- _What you will do_
Your answer must be an exact copy of the lines from the one containing "Licht Umwelt Natur" through the last line of the records below, with no pictures; please include nothing else.

(Web page caption snippets)
◆ ◆ ◆ ◆

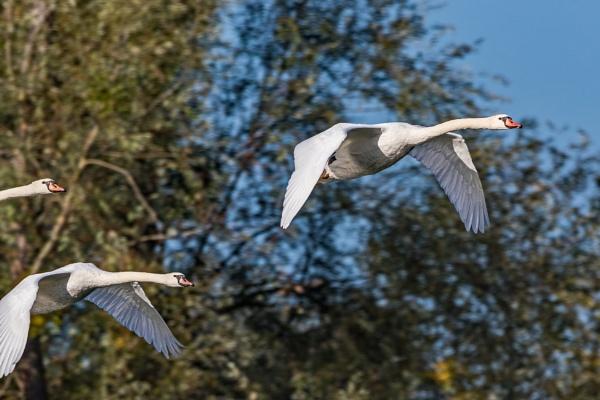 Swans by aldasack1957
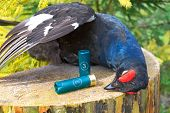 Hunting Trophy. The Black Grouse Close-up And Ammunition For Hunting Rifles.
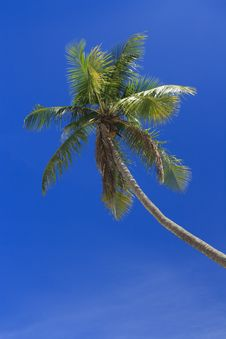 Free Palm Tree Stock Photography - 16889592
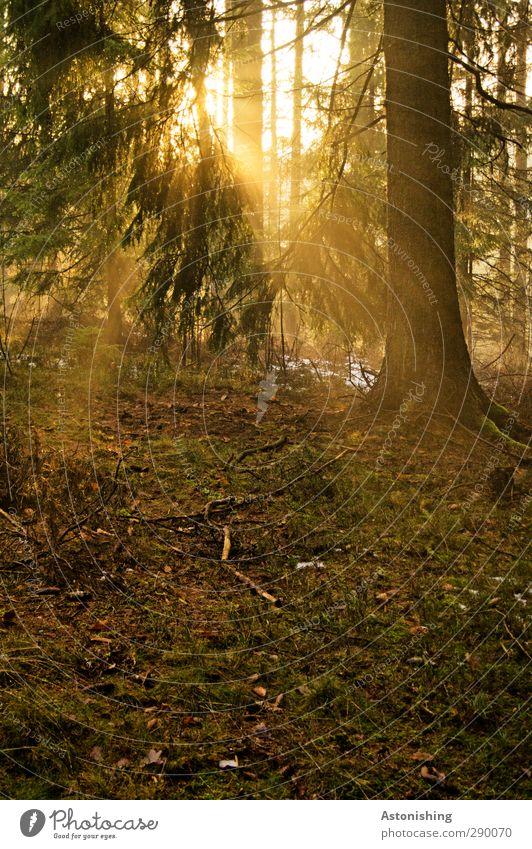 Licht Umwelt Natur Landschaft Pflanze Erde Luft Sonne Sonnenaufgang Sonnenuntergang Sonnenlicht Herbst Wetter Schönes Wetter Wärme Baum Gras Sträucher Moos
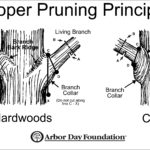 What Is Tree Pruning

◆ ◆ ◆ ◆

- _Exercise output_
 Licht Umwelt Natur Landschaft Pflanze Erde Luft Sonne Sonnenaufgang Sonnenuntergang Sonnenlicht Herbst Wetter Schönes Wetter Wärme Baum Gras Sträucher Moos
 What Is Tree Pruning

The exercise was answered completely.